The Belfast / Bristol band preview their new LP with a slice of classic, lush Britpop.

Otherish wish things could have been different on their wistfully dreamy new single and video If Only — showcasing today on Tinnitist.

The dreamy leadoff single from the Belfast / Bristol band’s third LP How Lucky We Are Being Us And Each Other (out July 28), the nostalgic and melancholy If Only captures the lush, moody orchestration of ’90s Britpop groups like Blur and Elbow, but with a touch of timelessness. While the band cite classic figures like David Bowie and Burt Bacharach as influences, traces of psychedelia, post-punk and modern eccentrism swirl through their new album’s panoply of colors and textures. If there were such a thing as indie music’s answer to a song of summer, If Only might very well be it.
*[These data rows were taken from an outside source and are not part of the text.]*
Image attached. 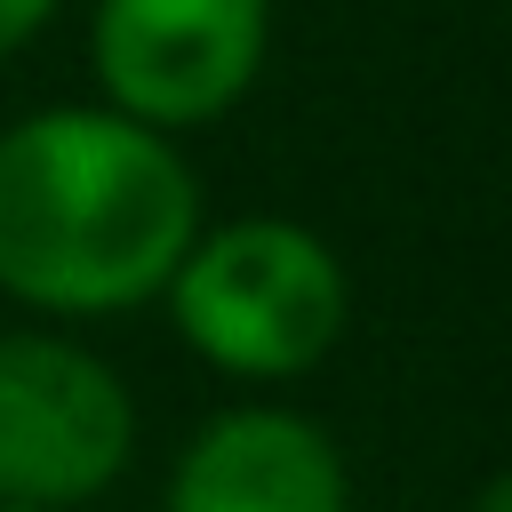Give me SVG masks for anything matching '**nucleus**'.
<instances>
[{"mask_svg": "<svg viewBox=\"0 0 512 512\" xmlns=\"http://www.w3.org/2000/svg\"><path fill=\"white\" fill-rule=\"evenodd\" d=\"M200 240V176L176 136L112 104H48L0 128V296L96 320L168 288Z\"/></svg>", "mask_w": 512, "mask_h": 512, "instance_id": "obj_1", "label": "nucleus"}, {"mask_svg": "<svg viewBox=\"0 0 512 512\" xmlns=\"http://www.w3.org/2000/svg\"><path fill=\"white\" fill-rule=\"evenodd\" d=\"M160 296L176 336L240 384H288L320 368L352 320V280L336 248L296 216H232L216 232L200 224Z\"/></svg>", "mask_w": 512, "mask_h": 512, "instance_id": "obj_2", "label": "nucleus"}, {"mask_svg": "<svg viewBox=\"0 0 512 512\" xmlns=\"http://www.w3.org/2000/svg\"><path fill=\"white\" fill-rule=\"evenodd\" d=\"M136 456L128 384L56 328L0 336V504L72 512L104 496Z\"/></svg>", "mask_w": 512, "mask_h": 512, "instance_id": "obj_3", "label": "nucleus"}, {"mask_svg": "<svg viewBox=\"0 0 512 512\" xmlns=\"http://www.w3.org/2000/svg\"><path fill=\"white\" fill-rule=\"evenodd\" d=\"M272 48V0H96L88 64L112 112L184 136L224 120Z\"/></svg>", "mask_w": 512, "mask_h": 512, "instance_id": "obj_4", "label": "nucleus"}, {"mask_svg": "<svg viewBox=\"0 0 512 512\" xmlns=\"http://www.w3.org/2000/svg\"><path fill=\"white\" fill-rule=\"evenodd\" d=\"M160 512H352V472L312 416L240 400L184 440Z\"/></svg>", "mask_w": 512, "mask_h": 512, "instance_id": "obj_5", "label": "nucleus"}, {"mask_svg": "<svg viewBox=\"0 0 512 512\" xmlns=\"http://www.w3.org/2000/svg\"><path fill=\"white\" fill-rule=\"evenodd\" d=\"M48 16H56V0H0V56H16Z\"/></svg>", "mask_w": 512, "mask_h": 512, "instance_id": "obj_6", "label": "nucleus"}, {"mask_svg": "<svg viewBox=\"0 0 512 512\" xmlns=\"http://www.w3.org/2000/svg\"><path fill=\"white\" fill-rule=\"evenodd\" d=\"M472 512H512V464H504V472H496V480L472 496Z\"/></svg>", "mask_w": 512, "mask_h": 512, "instance_id": "obj_7", "label": "nucleus"}, {"mask_svg": "<svg viewBox=\"0 0 512 512\" xmlns=\"http://www.w3.org/2000/svg\"><path fill=\"white\" fill-rule=\"evenodd\" d=\"M0 512H48V504H0Z\"/></svg>", "mask_w": 512, "mask_h": 512, "instance_id": "obj_8", "label": "nucleus"}]
</instances>
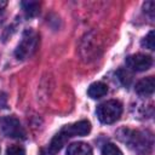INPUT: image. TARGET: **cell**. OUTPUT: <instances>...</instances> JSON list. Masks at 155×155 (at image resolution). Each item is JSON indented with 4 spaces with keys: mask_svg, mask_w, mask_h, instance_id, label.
I'll use <instances>...</instances> for the list:
<instances>
[{
    "mask_svg": "<svg viewBox=\"0 0 155 155\" xmlns=\"http://www.w3.org/2000/svg\"><path fill=\"white\" fill-rule=\"evenodd\" d=\"M90 131H91V124L87 120H81L75 124L64 126L52 138V140L48 145V153L51 155L57 154L69 138L75 137V136H86L87 133H90Z\"/></svg>",
    "mask_w": 155,
    "mask_h": 155,
    "instance_id": "cell-1",
    "label": "cell"
},
{
    "mask_svg": "<svg viewBox=\"0 0 155 155\" xmlns=\"http://www.w3.org/2000/svg\"><path fill=\"white\" fill-rule=\"evenodd\" d=\"M38 45H39V35L34 30L27 29L22 35V40L18 44L15 54L21 61L28 59L34 54V52L38 48Z\"/></svg>",
    "mask_w": 155,
    "mask_h": 155,
    "instance_id": "cell-2",
    "label": "cell"
},
{
    "mask_svg": "<svg viewBox=\"0 0 155 155\" xmlns=\"http://www.w3.org/2000/svg\"><path fill=\"white\" fill-rule=\"evenodd\" d=\"M122 114V105L119 101L110 99L101 103L97 107V116L103 124H113L120 119Z\"/></svg>",
    "mask_w": 155,
    "mask_h": 155,
    "instance_id": "cell-3",
    "label": "cell"
},
{
    "mask_svg": "<svg viewBox=\"0 0 155 155\" xmlns=\"http://www.w3.org/2000/svg\"><path fill=\"white\" fill-rule=\"evenodd\" d=\"M1 128L5 136L16 139H24L25 131L21 125L19 120L15 116H6L1 120Z\"/></svg>",
    "mask_w": 155,
    "mask_h": 155,
    "instance_id": "cell-4",
    "label": "cell"
},
{
    "mask_svg": "<svg viewBox=\"0 0 155 155\" xmlns=\"http://www.w3.org/2000/svg\"><path fill=\"white\" fill-rule=\"evenodd\" d=\"M153 64V58L148 54L136 53L126 58V65L132 71H144L148 70Z\"/></svg>",
    "mask_w": 155,
    "mask_h": 155,
    "instance_id": "cell-5",
    "label": "cell"
},
{
    "mask_svg": "<svg viewBox=\"0 0 155 155\" xmlns=\"http://www.w3.org/2000/svg\"><path fill=\"white\" fill-rule=\"evenodd\" d=\"M128 138L130 139L127 140V143L130 144V147L134 148L136 150H140V149L144 150L147 147L150 148L151 144H153V140H151V137L150 136H144L143 133H140L138 131L137 132L132 131L131 134L128 136Z\"/></svg>",
    "mask_w": 155,
    "mask_h": 155,
    "instance_id": "cell-6",
    "label": "cell"
},
{
    "mask_svg": "<svg viewBox=\"0 0 155 155\" xmlns=\"http://www.w3.org/2000/svg\"><path fill=\"white\" fill-rule=\"evenodd\" d=\"M154 90H155V79H154V76H148L145 79H142L136 85V92L139 96L148 97V96L154 93Z\"/></svg>",
    "mask_w": 155,
    "mask_h": 155,
    "instance_id": "cell-7",
    "label": "cell"
},
{
    "mask_svg": "<svg viewBox=\"0 0 155 155\" xmlns=\"http://www.w3.org/2000/svg\"><path fill=\"white\" fill-rule=\"evenodd\" d=\"M67 155H92V149L87 143L76 142L68 147Z\"/></svg>",
    "mask_w": 155,
    "mask_h": 155,
    "instance_id": "cell-8",
    "label": "cell"
},
{
    "mask_svg": "<svg viewBox=\"0 0 155 155\" xmlns=\"http://www.w3.org/2000/svg\"><path fill=\"white\" fill-rule=\"evenodd\" d=\"M87 93L93 99L101 98V97H103V96H105L108 93V86L104 82H101V81L93 82V84L90 85V87L87 90Z\"/></svg>",
    "mask_w": 155,
    "mask_h": 155,
    "instance_id": "cell-9",
    "label": "cell"
},
{
    "mask_svg": "<svg viewBox=\"0 0 155 155\" xmlns=\"http://www.w3.org/2000/svg\"><path fill=\"white\" fill-rule=\"evenodd\" d=\"M22 7H23V11L27 17H34L39 13L40 4L38 1H23Z\"/></svg>",
    "mask_w": 155,
    "mask_h": 155,
    "instance_id": "cell-10",
    "label": "cell"
},
{
    "mask_svg": "<svg viewBox=\"0 0 155 155\" xmlns=\"http://www.w3.org/2000/svg\"><path fill=\"white\" fill-rule=\"evenodd\" d=\"M102 155H124L119 147L113 143H107L102 149Z\"/></svg>",
    "mask_w": 155,
    "mask_h": 155,
    "instance_id": "cell-11",
    "label": "cell"
},
{
    "mask_svg": "<svg viewBox=\"0 0 155 155\" xmlns=\"http://www.w3.org/2000/svg\"><path fill=\"white\" fill-rule=\"evenodd\" d=\"M142 46L148 48V50H154L155 48V40H154V30H150L149 34L142 40Z\"/></svg>",
    "mask_w": 155,
    "mask_h": 155,
    "instance_id": "cell-12",
    "label": "cell"
},
{
    "mask_svg": "<svg viewBox=\"0 0 155 155\" xmlns=\"http://www.w3.org/2000/svg\"><path fill=\"white\" fill-rule=\"evenodd\" d=\"M6 155H25V150L23 147L18 145V144H12L7 148Z\"/></svg>",
    "mask_w": 155,
    "mask_h": 155,
    "instance_id": "cell-13",
    "label": "cell"
},
{
    "mask_svg": "<svg viewBox=\"0 0 155 155\" xmlns=\"http://www.w3.org/2000/svg\"><path fill=\"white\" fill-rule=\"evenodd\" d=\"M117 75H119L120 81H121L124 85H128V84H130V81H131V75H130L127 71L120 69V70L117 71Z\"/></svg>",
    "mask_w": 155,
    "mask_h": 155,
    "instance_id": "cell-14",
    "label": "cell"
},
{
    "mask_svg": "<svg viewBox=\"0 0 155 155\" xmlns=\"http://www.w3.org/2000/svg\"><path fill=\"white\" fill-rule=\"evenodd\" d=\"M154 7H155V4L153 1H148L144 4V11L150 13V18L154 17Z\"/></svg>",
    "mask_w": 155,
    "mask_h": 155,
    "instance_id": "cell-15",
    "label": "cell"
},
{
    "mask_svg": "<svg viewBox=\"0 0 155 155\" xmlns=\"http://www.w3.org/2000/svg\"><path fill=\"white\" fill-rule=\"evenodd\" d=\"M7 105V96L4 92H0V108H6Z\"/></svg>",
    "mask_w": 155,
    "mask_h": 155,
    "instance_id": "cell-16",
    "label": "cell"
}]
</instances>
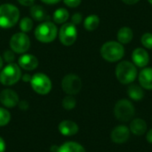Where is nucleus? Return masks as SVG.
I'll use <instances>...</instances> for the list:
<instances>
[{
	"mask_svg": "<svg viewBox=\"0 0 152 152\" xmlns=\"http://www.w3.org/2000/svg\"><path fill=\"white\" fill-rule=\"evenodd\" d=\"M147 123L145 120H143L142 118H134L131 123H130V132L132 134H134V135H143L144 134H146L147 132Z\"/></svg>",
	"mask_w": 152,
	"mask_h": 152,
	"instance_id": "dca6fc26",
	"label": "nucleus"
},
{
	"mask_svg": "<svg viewBox=\"0 0 152 152\" xmlns=\"http://www.w3.org/2000/svg\"><path fill=\"white\" fill-rule=\"evenodd\" d=\"M2 67H3V60H2V58L0 57V70H1V69H2Z\"/></svg>",
	"mask_w": 152,
	"mask_h": 152,
	"instance_id": "4c0bfd02",
	"label": "nucleus"
},
{
	"mask_svg": "<svg viewBox=\"0 0 152 152\" xmlns=\"http://www.w3.org/2000/svg\"><path fill=\"white\" fill-rule=\"evenodd\" d=\"M32 28H33V20L30 18L25 17L21 19V20L20 21V28L23 33L30 31Z\"/></svg>",
	"mask_w": 152,
	"mask_h": 152,
	"instance_id": "b1692460",
	"label": "nucleus"
},
{
	"mask_svg": "<svg viewBox=\"0 0 152 152\" xmlns=\"http://www.w3.org/2000/svg\"><path fill=\"white\" fill-rule=\"evenodd\" d=\"M146 140L148 142L151 143L152 144V129H151L149 132H147L146 134Z\"/></svg>",
	"mask_w": 152,
	"mask_h": 152,
	"instance_id": "473e14b6",
	"label": "nucleus"
},
{
	"mask_svg": "<svg viewBox=\"0 0 152 152\" xmlns=\"http://www.w3.org/2000/svg\"><path fill=\"white\" fill-rule=\"evenodd\" d=\"M125 54V48L118 41H108L101 47L102 57L109 62L120 61Z\"/></svg>",
	"mask_w": 152,
	"mask_h": 152,
	"instance_id": "f03ea898",
	"label": "nucleus"
},
{
	"mask_svg": "<svg viewBox=\"0 0 152 152\" xmlns=\"http://www.w3.org/2000/svg\"><path fill=\"white\" fill-rule=\"evenodd\" d=\"M115 75L121 84L130 85L138 76L137 67L129 61H122L116 66Z\"/></svg>",
	"mask_w": 152,
	"mask_h": 152,
	"instance_id": "f257e3e1",
	"label": "nucleus"
},
{
	"mask_svg": "<svg viewBox=\"0 0 152 152\" xmlns=\"http://www.w3.org/2000/svg\"><path fill=\"white\" fill-rule=\"evenodd\" d=\"M69 17V13L65 8H59L53 12V20L58 24L65 23L68 20Z\"/></svg>",
	"mask_w": 152,
	"mask_h": 152,
	"instance_id": "5701e85b",
	"label": "nucleus"
},
{
	"mask_svg": "<svg viewBox=\"0 0 152 152\" xmlns=\"http://www.w3.org/2000/svg\"><path fill=\"white\" fill-rule=\"evenodd\" d=\"M63 2L67 6L71 8L77 7L81 4V0H63Z\"/></svg>",
	"mask_w": 152,
	"mask_h": 152,
	"instance_id": "c85d7f7f",
	"label": "nucleus"
},
{
	"mask_svg": "<svg viewBox=\"0 0 152 152\" xmlns=\"http://www.w3.org/2000/svg\"><path fill=\"white\" fill-rule=\"evenodd\" d=\"M18 2L22 4V5H25V6H30L33 4L34 3V0H18Z\"/></svg>",
	"mask_w": 152,
	"mask_h": 152,
	"instance_id": "7c9ffc66",
	"label": "nucleus"
},
{
	"mask_svg": "<svg viewBox=\"0 0 152 152\" xmlns=\"http://www.w3.org/2000/svg\"><path fill=\"white\" fill-rule=\"evenodd\" d=\"M30 14L32 18L37 21H42L48 18V15L45 10L40 5H33L30 8Z\"/></svg>",
	"mask_w": 152,
	"mask_h": 152,
	"instance_id": "412c9836",
	"label": "nucleus"
},
{
	"mask_svg": "<svg viewBox=\"0 0 152 152\" xmlns=\"http://www.w3.org/2000/svg\"><path fill=\"white\" fill-rule=\"evenodd\" d=\"M30 84L33 90L39 94H47L52 89L50 78L43 73L35 74L30 79Z\"/></svg>",
	"mask_w": 152,
	"mask_h": 152,
	"instance_id": "0eeeda50",
	"label": "nucleus"
},
{
	"mask_svg": "<svg viewBox=\"0 0 152 152\" xmlns=\"http://www.w3.org/2000/svg\"><path fill=\"white\" fill-rule=\"evenodd\" d=\"M0 102L7 108H13L19 103V96L13 90L4 89L0 93Z\"/></svg>",
	"mask_w": 152,
	"mask_h": 152,
	"instance_id": "ddd939ff",
	"label": "nucleus"
},
{
	"mask_svg": "<svg viewBox=\"0 0 152 152\" xmlns=\"http://www.w3.org/2000/svg\"><path fill=\"white\" fill-rule=\"evenodd\" d=\"M10 46L14 53H23L27 52L30 46L29 37L23 32L16 33L10 40Z\"/></svg>",
	"mask_w": 152,
	"mask_h": 152,
	"instance_id": "9d476101",
	"label": "nucleus"
},
{
	"mask_svg": "<svg viewBox=\"0 0 152 152\" xmlns=\"http://www.w3.org/2000/svg\"><path fill=\"white\" fill-rule=\"evenodd\" d=\"M134 37V32L129 27H122L118 29L117 33L118 41L122 45L129 44Z\"/></svg>",
	"mask_w": 152,
	"mask_h": 152,
	"instance_id": "a211bd4d",
	"label": "nucleus"
},
{
	"mask_svg": "<svg viewBox=\"0 0 152 152\" xmlns=\"http://www.w3.org/2000/svg\"><path fill=\"white\" fill-rule=\"evenodd\" d=\"M60 133L64 136H72L77 134L79 128L78 126L71 120L61 121L58 126Z\"/></svg>",
	"mask_w": 152,
	"mask_h": 152,
	"instance_id": "4468645a",
	"label": "nucleus"
},
{
	"mask_svg": "<svg viewBox=\"0 0 152 152\" xmlns=\"http://www.w3.org/2000/svg\"><path fill=\"white\" fill-rule=\"evenodd\" d=\"M148 1H149V3H150V4L152 5V0H148Z\"/></svg>",
	"mask_w": 152,
	"mask_h": 152,
	"instance_id": "58836bf2",
	"label": "nucleus"
},
{
	"mask_svg": "<svg viewBox=\"0 0 152 152\" xmlns=\"http://www.w3.org/2000/svg\"><path fill=\"white\" fill-rule=\"evenodd\" d=\"M140 86L146 90H152V68H143L138 76Z\"/></svg>",
	"mask_w": 152,
	"mask_h": 152,
	"instance_id": "2eb2a0df",
	"label": "nucleus"
},
{
	"mask_svg": "<svg viewBox=\"0 0 152 152\" xmlns=\"http://www.w3.org/2000/svg\"><path fill=\"white\" fill-rule=\"evenodd\" d=\"M57 152H86L85 148L75 142H68L58 148Z\"/></svg>",
	"mask_w": 152,
	"mask_h": 152,
	"instance_id": "aec40b11",
	"label": "nucleus"
},
{
	"mask_svg": "<svg viewBox=\"0 0 152 152\" xmlns=\"http://www.w3.org/2000/svg\"><path fill=\"white\" fill-rule=\"evenodd\" d=\"M11 120V114L5 109L0 108V126H6Z\"/></svg>",
	"mask_w": 152,
	"mask_h": 152,
	"instance_id": "a878e982",
	"label": "nucleus"
},
{
	"mask_svg": "<svg viewBox=\"0 0 152 152\" xmlns=\"http://www.w3.org/2000/svg\"><path fill=\"white\" fill-rule=\"evenodd\" d=\"M5 151V142L2 137H0V152H4Z\"/></svg>",
	"mask_w": 152,
	"mask_h": 152,
	"instance_id": "72a5a7b5",
	"label": "nucleus"
},
{
	"mask_svg": "<svg viewBox=\"0 0 152 152\" xmlns=\"http://www.w3.org/2000/svg\"><path fill=\"white\" fill-rule=\"evenodd\" d=\"M76 99L72 95H68L62 100V107L67 110H71L76 107Z\"/></svg>",
	"mask_w": 152,
	"mask_h": 152,
	"instance_id": "393cba45",
	"label": "nucleus"
},
{
	"mask_svg": "<svg viewBox=\"0 0 152 152\" xmlns=\"http://www.w3.org/2000/svg\"><path fill=\"white\" fill-rule=\"evenodd\" d=\"M82 19H83V17H82L81 13H79V12H77V13L73 14V16L71 17V20H72V23L74 25H77V24L81 23Z\"/></svg>",
	"mask_w": 152,
	"mask_h": 152,
	"instance_id": "c756f323",
	"label": "nucleus"
},
{
	"mask_svg": "<svg viewBox=\"0 0 152 152\" xmlns=\"http://www.w3.org/2000/svg\"><path fill=\"white\" fill-rule=\"evenodd\" d=\"M23 81H25V82H28V81H30V79H31V77H30V76H28V74H26V75H24L23 76Z\"/></svg>",
	"mask_w": 152,
	"mask_h": 152,
	"instance_id": "e433bc0d",
	"label": "nucleus"
},
{
	"mask_svg": "<svg viewBox=\"0 0 152 152\" xmlns=\"http://www.w3.org/2000/svg\"><path fill=\"white\" fill-rule=\"evenodd\" d=\"M19 65L25 70H33L38 66V60L32 54H24L20 57Z\"/></svg>",
	"mask_w": 152,
	"mask_h": 152,
	"instance_id": "f3484780",
	"label": "nucleus"
},
{
	"mask_svg": "<svg viewBox=\"0 0 152 152\" xmlns=\"http://www.w3.org/2000/svg\"><path fill=\"white\" fill-rule=\"evenodd\" d=\"M59 37L62 45L67 46L72 45L77 37V30L76 25H74L72 22L64 23L60 29Z\"/></svg>",
	"mask_w": 152,
	"mask_h": 152,
	"instance_id": "6e6552de",
	"label": "nucleus"
},
{
	"mask_svg": "<svg viewBox=\"0 0 152 152\" xmlns=\"http://www.w3.org/2000/svg\"><path fill=\"white\" fill-rule=\"evenodd\" d=\"M133 63L139 68H145L150 61L149 53L142 47L135 48L132 53Z\"/></svg>",
	"mask_w": 152,
	"mask_h": 152,
	"instance_id": "f8f14e48",
	"label": "nucleus"
},
{
	"mask_svg": "<svg viewBox=\"0 0 152 152\" xmlns=\"http://www.w3.org/2000/svg\"><path fill=\"white\" fill-rule=\"evenodd\" d=\"M14 52L13 51H10V50H7L4 53V59L5 60V61L7 62H10L12 63L13 61H14Z\"/></svg>",
	"mask_w": 152,
	"mask_h": 152,
	"instance_id": "cd10ccee",
	"label": "nucleus"
},
{
	"mask_svg": "<svg viewBox=\"0 0 152 152\" xmlns=\"http://www.w3.org/2000/svg\"><path fill=\"white\" fill-rule=\"evenodd\" d=\"M42 2L47 4H57L59 3L61 0H41Z\"/></svg>",
	"mask_w": 152,
	"mask_h": 152,
	"instance_id": "c9c22d12",
	"label": "nucleus"
},
{
	"mask_svg": "<svg viewBox=\"0 0 152 152\" xmlns=\"http://www.w3.org/2000/svg\"><path fill=\"white\" fill-rule=\"evenodd\" d=\"M130 133H131L130 129L126 126H124V125L118 126L112 130L110 134L111 141L118 144L125 143L126 142L128 141L130 137Z\"/></svg>",
	"mask_w": 152,
	"mask_h": 152,
	"instance_id": "9b49d317",
	"label": "nucleus"
},
{
	"mask_svg": "<svg viewBox=\"0 0 152 152\" xmlns=\"http://www.w3.org/2000/svg\"><path fill=\"white\" fill-rule=\"evenodd\" d=\"M127 94L130 99H132L133 101L138 102L143 99L144 97V91L143 88L141 86L138 85H131L129 86L128 89H127Z\"/></svg>",
	"mask_w": 152,
	"mask_h": 152,
	"instance_id": "6ab92c4d",
	"label": "nucleus"
},
{
	"mask_svg": "<svg viewBox=\"0 0 152 152\" xmlns=\"http://www.w3.org/2000/svg\"><path fill=\"white\" fill-rule=\"evenodd\" d=\"M140 0H122L123 3L126 4H135L139 2Z\"/></svg>",
	"mask_w": 152,
	"mask_h": 152,
	"instance_id": "f704fd0d",
	"label": "nucleus"
},
{
	"mask_svg": "<svg viewBox=\"0 0 152 152\" xmlns=\"http://www.w3.org/2000/svg\"><path fill=\"white\" fill-rule=\"evenodd\" d=\"M135 114L134 104L127 99H121L117 102L114 107V115L121 122L130 121Z\"/></svg>",
	"mask_w": 152,
	"mask_h": 152,
	"instance_id": "20e7f679",
	"label": "nucleus"
},
{
	"mask_svg": "<svg viewBox=\"0 0 152 152\" xmlns=\"http://www.w3.org/2000/svg\"><path fill=\"white\" fill-rule=\"evenodd\" d=\"M61 87L67 94L74 95L80 92L82 88V81L78 76L75 74H69L63 77L61 81Z\"/></svg>",
	"mask_w": 152,
	"mask_h": 152,
	"instance_id": "1a4fd4ad",
	"label": "nucleus"
},
{
	"mask_svg": "<svg viewBox=\"0 0 152 152\" xmlns=\"http://www.w3.org/2000/svg\"><path fill=\"white\" fill-rule=\"evenodd\" d=\"M141 42H142V45L145 48L152 49V33H150V32L144 33L142 36Z\"/></svg>",
	"mask_w": 152,
	"mask_h": 152,
	"instance_id": "bb28decb",
	"label": "nucleus"
},
{
	"mask_svg": "<svg viewBox=\"0 0 152 152\" xmlns=\"http://www.w3.org/2000/svg\"><path fill=\"white\" fill-rule=\"evenodd\" d=\"M18 104L20 105V108L21 110H27L28 107V102H27L26 101H22V102H19Z\"/></svg>",
	"mask_w": 152,
	"mask_h": 152,
	"instance_id": "2f4dec72",
	"label": "nucleus"
},
{
	"mask_svg": "<svg viewBox=\"0 0 152 152\" xmlns=\"http://www.w3.org/2000/svg\"><path fill=\"white\" fill-rule=\"evenodd\" d=\"M21 77L20 67L15 63H9L0 73V82L4 86H12L16 84Z\"/></svg>",
	"mask_w": 152,
	"mask_h": 152,
	"instance_id": "423d86ee",
	"label": "nucleus"
},
{
	"mask_svg": "<svg viewBox=\"0 0 152 152\" xmlns=\"http://www.w3.org/2000/svg\"><path fill=\"white\" fill-rule=\"evenodd\" d=\"M20 18L19 9L11 4H4L0 5V27L9 28L14 26Z\"/></svg>",
	"mask_w": 152,
	"mask_h": 152,
	"instance_id": "7ed1b4c3",
	"label": "nucleus"
},
{
	"mask_svg": "<svg viewBox=\"0 0 152 152\" xmlns=\"http://www.w3.org/2000/svg\"><path fill=\"white\" fill-rule=\"evenodd\" d=\"M99 24H100V18L96 14H92L87 16L84 21V27L88 31L95 30L98 28Z\"/></svg>",
	"mask_w": 152,
	"mask_h": 152,
	"instance_id": "4be33fe9",
	"label": "nucleus"
},
{
	"mask_svg": "<svg viewBox=\"0 0 152 152\" xmlns=\"http://www.w3.org/2000/svg\"><path fill=\"white\" fill-rule=\"evenodd\" d=\"M57 36V28L55 24L45 21L38 25L35 30L36 38L42 43H50L55 39Z\"/></svg>",
	"mask_w": 152,
	"mask_h": 152,
	"instance_id": "39448f33",
	"label": "nucleus"
}]
</instances>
Four misfits with three distinct songwriters in their ranks, it took Otherish decades to get here. In fact, they weren’t here just two years ago, they can’t tell you how it happened, and they can’t even describe what it sounds like.

When Belfast natives Francis Kane, Paul Bradley and his brother Mark emigrated to the English city of Bristol in the ’80s, they arrived in time to make an ill-fated bid for alt-rock success by forming the band Me. Looking back with tongue in cheek, they assess their achievements back then as “not enough even to render cult status.” What they did achieve, however, was a musical bond that never went away. Which is why the music they’ve been putting out as Otherish since 2021 sounds like the work of a highly seasoned group of music veterans.

Photo by Chris Rydlewski.

Quietly, almost imperceptibly — and most often entirely out of view — inspiration comes knocking and entices someone to veer off the beaten track. In the darkness of the unknown, where it’s too far to turn back but there’s still no sense of where one might arrive… that is the place where Otherish find themselves on How Lucky We Are Being Us And Each Other.

Startlingly fresh, the new album lands like a welcome splash of cold water to the face, immediately recognizable as a work that captures a band stepping decisively out onto their own limb. Conversely, the music bears a familiar quality, as Otherish somehow wrap their arms around the full arc of rock music and emerge with a seamless amalgamation — familiar and inviting yet offbeat, with an unmistakable sense that this music could only have been made right now.

Like an author who’s spent a lifetime borrowing books from the library and realizes that their own voice came into fruition somewhere along the line, Otherish have invented their own language, which continues to evolve on new tracks such as The Strange Rain, The Good, The Real, The Beautiful and leadoff single If Only.

Seasoned by all the years of playing together, it’s as if Otherish can’t help but draw from a kind of unwitting intuitive wisdom. They would probably balk — maybe even laugh out loud — at the suggestion that there’s any wisdom involved. “It shouldn’t work,” says Kane, “but it does.”